## Given problem:
Lines before the one containing "In the image before" are excluded; print that line and every line after it through the end of the material below, exactly.

[Rows of spatial question data]
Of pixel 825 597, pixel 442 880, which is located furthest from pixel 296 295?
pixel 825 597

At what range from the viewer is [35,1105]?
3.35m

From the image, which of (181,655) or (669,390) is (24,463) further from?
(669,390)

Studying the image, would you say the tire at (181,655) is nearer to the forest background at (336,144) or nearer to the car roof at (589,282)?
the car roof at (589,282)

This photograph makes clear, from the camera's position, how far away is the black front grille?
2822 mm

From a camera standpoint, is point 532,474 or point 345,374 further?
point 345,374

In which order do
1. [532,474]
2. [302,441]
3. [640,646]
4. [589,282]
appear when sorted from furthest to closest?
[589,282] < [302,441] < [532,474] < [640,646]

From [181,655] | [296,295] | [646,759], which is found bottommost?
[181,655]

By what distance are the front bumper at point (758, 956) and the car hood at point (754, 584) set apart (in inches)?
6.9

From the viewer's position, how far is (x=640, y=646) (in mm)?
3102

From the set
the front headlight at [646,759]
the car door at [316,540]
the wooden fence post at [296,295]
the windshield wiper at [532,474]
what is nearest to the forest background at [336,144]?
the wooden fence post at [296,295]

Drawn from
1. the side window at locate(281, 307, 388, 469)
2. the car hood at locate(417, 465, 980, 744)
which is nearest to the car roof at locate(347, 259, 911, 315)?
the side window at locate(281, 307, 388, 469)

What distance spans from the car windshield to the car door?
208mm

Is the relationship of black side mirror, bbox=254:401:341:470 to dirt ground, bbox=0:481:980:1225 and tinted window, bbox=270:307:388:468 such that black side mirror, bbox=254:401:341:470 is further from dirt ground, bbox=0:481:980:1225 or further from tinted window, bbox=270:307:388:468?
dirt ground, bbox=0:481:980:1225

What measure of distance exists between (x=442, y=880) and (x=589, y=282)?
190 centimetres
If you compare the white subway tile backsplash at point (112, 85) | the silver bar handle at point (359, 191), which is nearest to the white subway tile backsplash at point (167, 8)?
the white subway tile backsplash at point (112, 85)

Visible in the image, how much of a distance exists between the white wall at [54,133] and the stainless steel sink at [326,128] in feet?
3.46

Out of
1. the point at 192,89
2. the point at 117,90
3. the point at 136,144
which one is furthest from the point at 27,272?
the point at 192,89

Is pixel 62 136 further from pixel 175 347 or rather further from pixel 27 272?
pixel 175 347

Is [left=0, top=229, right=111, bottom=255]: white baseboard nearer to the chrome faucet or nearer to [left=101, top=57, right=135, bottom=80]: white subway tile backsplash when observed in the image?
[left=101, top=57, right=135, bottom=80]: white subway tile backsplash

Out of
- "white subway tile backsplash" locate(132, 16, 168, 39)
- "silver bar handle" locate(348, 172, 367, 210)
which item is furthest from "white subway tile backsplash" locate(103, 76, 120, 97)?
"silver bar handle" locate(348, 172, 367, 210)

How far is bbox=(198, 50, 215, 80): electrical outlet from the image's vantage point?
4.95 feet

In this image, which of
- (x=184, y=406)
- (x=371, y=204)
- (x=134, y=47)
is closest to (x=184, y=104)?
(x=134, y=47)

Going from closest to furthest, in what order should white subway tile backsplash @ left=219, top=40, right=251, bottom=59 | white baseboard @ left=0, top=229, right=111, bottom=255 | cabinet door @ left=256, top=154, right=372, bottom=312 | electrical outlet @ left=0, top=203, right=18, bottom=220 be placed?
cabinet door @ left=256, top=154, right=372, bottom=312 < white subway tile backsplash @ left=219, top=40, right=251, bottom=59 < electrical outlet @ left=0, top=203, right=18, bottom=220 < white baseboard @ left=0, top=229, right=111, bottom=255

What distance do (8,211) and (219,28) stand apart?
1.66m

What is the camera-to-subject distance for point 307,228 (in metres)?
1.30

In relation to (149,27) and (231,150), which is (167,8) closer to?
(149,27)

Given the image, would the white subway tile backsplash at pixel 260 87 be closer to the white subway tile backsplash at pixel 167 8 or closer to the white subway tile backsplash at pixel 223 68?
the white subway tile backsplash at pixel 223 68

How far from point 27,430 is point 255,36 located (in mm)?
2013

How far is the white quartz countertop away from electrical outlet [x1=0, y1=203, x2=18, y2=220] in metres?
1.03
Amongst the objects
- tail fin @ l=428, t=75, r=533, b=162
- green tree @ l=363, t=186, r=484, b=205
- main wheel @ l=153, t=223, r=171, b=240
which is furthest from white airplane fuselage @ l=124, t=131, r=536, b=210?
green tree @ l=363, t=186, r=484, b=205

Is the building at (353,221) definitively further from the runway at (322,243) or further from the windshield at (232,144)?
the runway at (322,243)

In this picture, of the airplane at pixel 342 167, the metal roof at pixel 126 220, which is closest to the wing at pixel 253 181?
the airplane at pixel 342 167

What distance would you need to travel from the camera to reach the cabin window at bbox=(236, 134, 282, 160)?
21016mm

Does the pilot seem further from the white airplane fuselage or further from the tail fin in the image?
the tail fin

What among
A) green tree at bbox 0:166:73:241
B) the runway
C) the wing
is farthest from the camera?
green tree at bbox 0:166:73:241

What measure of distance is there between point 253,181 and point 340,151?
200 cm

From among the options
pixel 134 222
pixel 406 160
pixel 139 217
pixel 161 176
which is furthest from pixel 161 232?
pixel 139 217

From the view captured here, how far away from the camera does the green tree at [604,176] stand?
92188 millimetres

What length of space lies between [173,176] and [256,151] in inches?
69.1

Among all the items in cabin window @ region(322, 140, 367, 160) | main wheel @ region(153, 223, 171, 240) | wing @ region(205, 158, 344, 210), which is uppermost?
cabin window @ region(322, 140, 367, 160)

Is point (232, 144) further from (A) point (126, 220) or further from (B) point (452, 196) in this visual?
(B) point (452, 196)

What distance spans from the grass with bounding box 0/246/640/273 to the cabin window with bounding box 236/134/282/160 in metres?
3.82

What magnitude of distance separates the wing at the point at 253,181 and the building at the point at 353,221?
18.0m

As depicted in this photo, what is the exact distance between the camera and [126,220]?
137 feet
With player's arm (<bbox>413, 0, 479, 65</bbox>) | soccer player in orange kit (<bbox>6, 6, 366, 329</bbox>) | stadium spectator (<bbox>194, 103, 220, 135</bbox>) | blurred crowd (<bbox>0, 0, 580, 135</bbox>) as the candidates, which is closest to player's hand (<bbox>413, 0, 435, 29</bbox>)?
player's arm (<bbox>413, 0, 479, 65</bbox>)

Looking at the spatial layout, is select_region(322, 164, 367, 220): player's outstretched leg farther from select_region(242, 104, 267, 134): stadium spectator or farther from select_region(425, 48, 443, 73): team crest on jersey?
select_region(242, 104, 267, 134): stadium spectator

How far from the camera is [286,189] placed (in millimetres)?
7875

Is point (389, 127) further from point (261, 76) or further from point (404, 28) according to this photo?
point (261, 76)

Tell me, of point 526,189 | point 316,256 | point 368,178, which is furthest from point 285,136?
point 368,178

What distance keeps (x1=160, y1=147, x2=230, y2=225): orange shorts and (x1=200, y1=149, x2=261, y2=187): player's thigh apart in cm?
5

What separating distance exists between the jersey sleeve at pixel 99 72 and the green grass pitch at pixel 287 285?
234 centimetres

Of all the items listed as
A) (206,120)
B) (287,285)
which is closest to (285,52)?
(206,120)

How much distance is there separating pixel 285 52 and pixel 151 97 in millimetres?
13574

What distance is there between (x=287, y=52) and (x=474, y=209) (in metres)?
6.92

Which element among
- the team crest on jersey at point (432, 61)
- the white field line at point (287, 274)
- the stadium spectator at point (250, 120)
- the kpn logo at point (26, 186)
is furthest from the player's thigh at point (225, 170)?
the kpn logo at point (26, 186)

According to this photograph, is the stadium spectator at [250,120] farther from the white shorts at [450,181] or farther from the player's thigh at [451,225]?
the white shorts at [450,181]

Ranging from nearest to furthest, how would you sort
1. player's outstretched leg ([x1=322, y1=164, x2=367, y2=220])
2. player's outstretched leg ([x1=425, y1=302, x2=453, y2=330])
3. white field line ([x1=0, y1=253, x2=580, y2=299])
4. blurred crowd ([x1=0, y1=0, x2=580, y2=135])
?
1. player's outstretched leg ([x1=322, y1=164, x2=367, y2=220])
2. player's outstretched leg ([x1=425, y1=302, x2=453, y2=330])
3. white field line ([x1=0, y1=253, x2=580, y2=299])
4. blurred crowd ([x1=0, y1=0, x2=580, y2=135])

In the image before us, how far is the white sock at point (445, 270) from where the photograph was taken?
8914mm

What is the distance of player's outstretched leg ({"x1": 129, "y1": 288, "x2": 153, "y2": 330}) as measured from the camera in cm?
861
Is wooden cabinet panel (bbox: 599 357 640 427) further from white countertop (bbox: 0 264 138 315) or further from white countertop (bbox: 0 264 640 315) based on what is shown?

## Full response:
In the image before us, how far is the white sock at point (445, 270) from where the photograph was taken?
8914mm

What is the distance of player's outstretched leg ({"x1": 129, "y1": 288, "x2": 153, "y2": 330}) as measured from the camera in cm?
861
Is wooden cabinet panel (bbox: 599 357 640 427) further from white countertop (bbox: 0 264 138 315) or further from white countertop (bbox: 0 264 640 315) based on what is shown?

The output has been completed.